The other theory traces the beginning of the process to ice crystals that clump like a swarm in clouds. As a result of turbulent collision, electrons are released from the crystals, as a result of which one end of each crystal becomes positively charged and the other becomes negative. The positive top attracts electrons from surrounding air molecules, creating ionized air bands in an ever-increasing region that attach to the tops of the crystals as a bundle. These are called banners.
Each crystal is associated with a number of this ever-changing stripe. These things then heat the surrounding air, tearing more electrons from the molecules, and imparting an increased voltage to the crystals. Eventually one of the transmitters heats up so much and becomes a good conductor that it becomes a conductor, i.e. a channel capable of draining the energy of the lightning bolt.
“This is exactly what we see in the registry,” says Christopher Stirbka, lead author of the study. Radio pulses multiply exponentially, certainly due to the appearance of the streamers. “Then the avalanche-like propagation stops and the leader appears near them and the lightning itself.” Sterpkas has analyzed a number of similar recordings in recent months, and each has followed a similar pattern to the first.

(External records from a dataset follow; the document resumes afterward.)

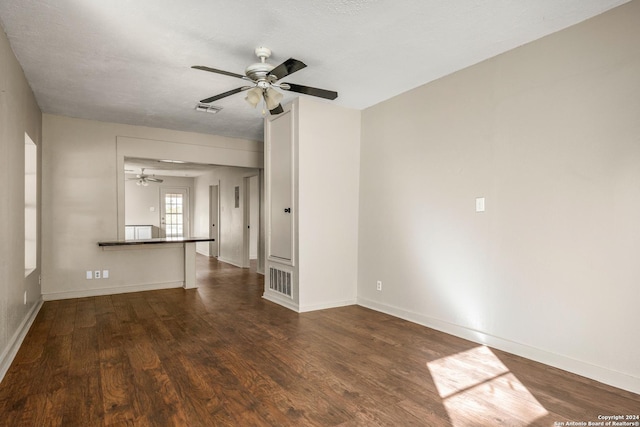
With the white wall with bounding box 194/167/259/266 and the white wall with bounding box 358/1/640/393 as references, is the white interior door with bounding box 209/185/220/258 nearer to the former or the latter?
the white wall with bounding box 194/167/259/266

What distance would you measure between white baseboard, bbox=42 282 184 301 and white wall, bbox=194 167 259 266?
2381mm

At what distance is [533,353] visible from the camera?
289 centimetres

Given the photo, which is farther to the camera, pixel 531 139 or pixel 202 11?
pixel 531 139

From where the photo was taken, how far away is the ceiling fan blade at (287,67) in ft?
8.43

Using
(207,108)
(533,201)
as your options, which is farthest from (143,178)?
(533,201)

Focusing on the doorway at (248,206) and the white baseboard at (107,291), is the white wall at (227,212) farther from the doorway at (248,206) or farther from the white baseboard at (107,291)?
the white baseboard at (107,291)

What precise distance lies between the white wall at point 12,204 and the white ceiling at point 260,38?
27cm

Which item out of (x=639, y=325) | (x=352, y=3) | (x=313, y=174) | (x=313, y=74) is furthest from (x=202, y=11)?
(x=639, y=325)

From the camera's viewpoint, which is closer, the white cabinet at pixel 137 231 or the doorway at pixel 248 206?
the doorway at pixel 248 206

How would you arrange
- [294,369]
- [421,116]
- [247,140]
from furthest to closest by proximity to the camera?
[247,140] < [421,116] < [294,369]

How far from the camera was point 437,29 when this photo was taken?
2.71m

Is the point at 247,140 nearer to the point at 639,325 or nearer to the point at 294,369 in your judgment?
the point at 294,369

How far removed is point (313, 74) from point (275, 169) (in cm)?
159

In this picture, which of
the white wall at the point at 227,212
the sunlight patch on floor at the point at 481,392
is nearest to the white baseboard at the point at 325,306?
the sunlight patch on floor at the point at 481,392
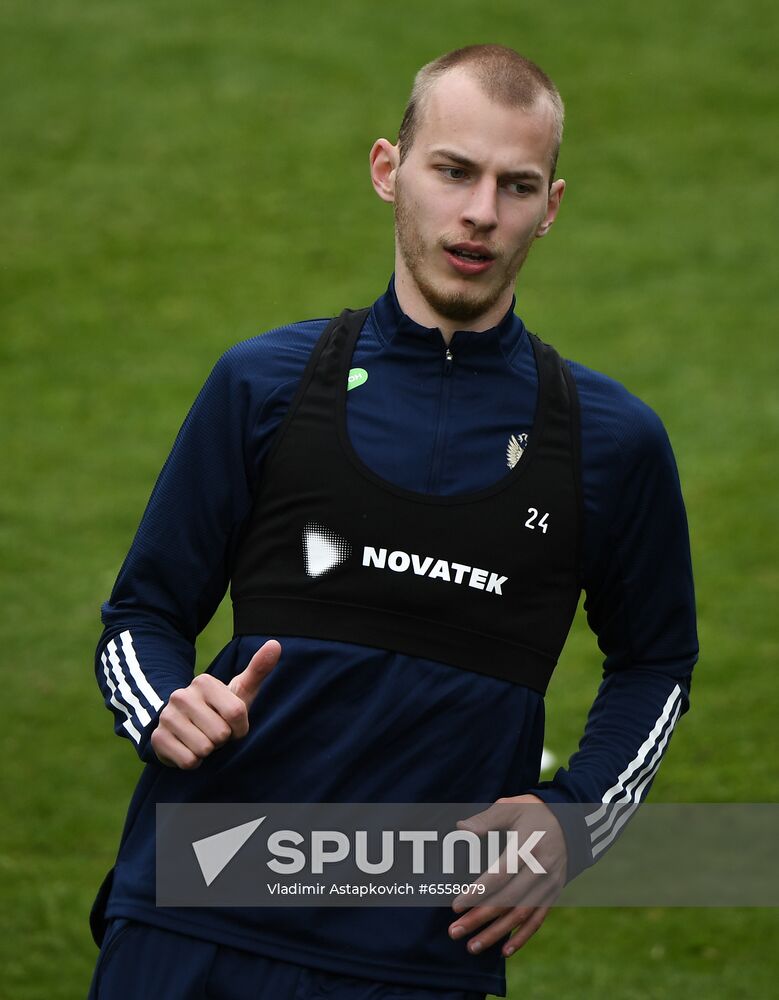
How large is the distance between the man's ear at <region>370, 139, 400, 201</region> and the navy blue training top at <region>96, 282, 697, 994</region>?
0.22 metres

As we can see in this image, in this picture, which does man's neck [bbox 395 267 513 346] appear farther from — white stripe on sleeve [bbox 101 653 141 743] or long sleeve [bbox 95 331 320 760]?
white stripe on sleeve [bbox 101 653 141 743]

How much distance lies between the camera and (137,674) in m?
2.83

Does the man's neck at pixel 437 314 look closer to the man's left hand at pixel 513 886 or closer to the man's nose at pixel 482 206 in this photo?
the man's nose at pixel 482 206

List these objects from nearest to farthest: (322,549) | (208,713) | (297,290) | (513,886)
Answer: (208,713) < (513,886) < (322,549) < (297,290)

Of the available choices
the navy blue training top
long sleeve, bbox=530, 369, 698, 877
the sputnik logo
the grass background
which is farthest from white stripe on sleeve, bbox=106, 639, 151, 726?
the grass background

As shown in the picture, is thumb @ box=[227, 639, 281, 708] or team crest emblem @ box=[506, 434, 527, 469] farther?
team crest emblem @ box=[506, 434, 527, 469]

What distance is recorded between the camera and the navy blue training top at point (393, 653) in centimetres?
279

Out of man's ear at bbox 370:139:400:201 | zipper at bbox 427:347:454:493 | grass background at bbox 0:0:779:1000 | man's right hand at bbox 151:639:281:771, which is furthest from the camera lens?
grass background at bbox 0:0:779:1000

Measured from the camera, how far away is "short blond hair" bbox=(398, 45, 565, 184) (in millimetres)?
2926

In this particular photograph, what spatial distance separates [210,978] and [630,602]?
977 mm

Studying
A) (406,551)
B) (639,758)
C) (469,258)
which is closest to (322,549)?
(406,551)

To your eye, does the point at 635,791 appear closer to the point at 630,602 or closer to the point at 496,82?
the point at 630,602

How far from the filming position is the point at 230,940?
278 cm

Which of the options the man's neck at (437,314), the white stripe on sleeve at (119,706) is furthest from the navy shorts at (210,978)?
the man's neck at (437,314)
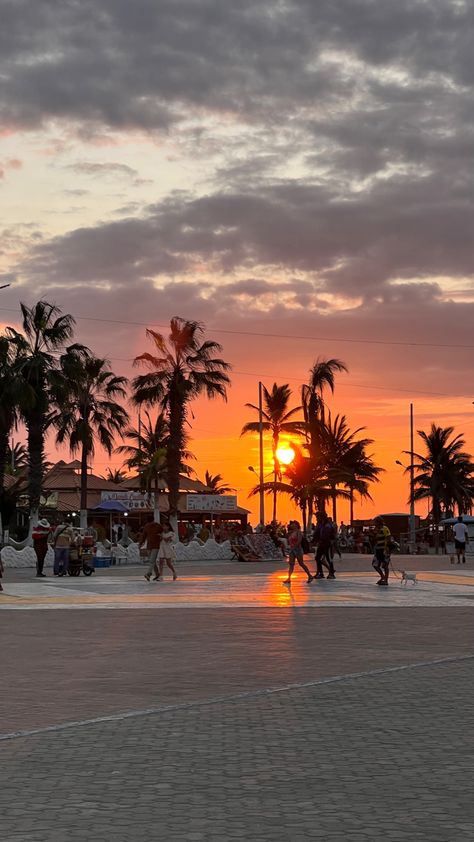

The results indicate a critical role for ice crystals well are supported There is also data showing that lightning strikes are 10 percent less in the first three months of the Covid pandemic – researchers hypothesize that fewer ice crystals formed in the clouds as the number of small polluting particles decreased.
Of course, the current study does not have the final say on the issue of lightning. “It is clear that the recordings from LOFAR are of enormous importance,” says Ute Ebert, a physicist at Eindhoven University of Technology who was not involved in the research. Finally, the collected data are of sufficient quality to be able to generate accurate models and simulations that could not be obtained from previous low-resolution data. However, Ebert also draws attention to a weakness. This is because the image doesn’t show the crucial first stage of the process in which ice crystals ionize air, only what happens next. “Where does the first electron come from? How does the discharge with an ice crystal begin?” He asks the question.
Based on the results, most researchers have abandoned the cosmic radiation theory, but the high-energy particles that appear can play a role in the formation of lightning by forming the first free electrons, which then lead to the formation of the first streamers. It is also debatable how exactly the banners will become leaders.
Dwyer is confident that they will soon be able to see this matter more clearly, too. “We try to notice the first little sparks that explode from the crystals, and thus initially capture the formation process,” he says.
Even if that worked, the researchers wouldn’t be left without a job. “We don’t know how it spreads and grows,” Hare only lists key unanswered questions. “We don’t know how it relates to the soil.”
Despite many ambiguities, all experts agree that the LOFAR results represent a huge, long overdue step forward in understanding a phenomenon that has been researched for centuries. Perhaps the point won’t be far when humanity can finally say that we have a theory that, even omitting Zeus and his companions from the story, could provide a full explanation of how lightning works.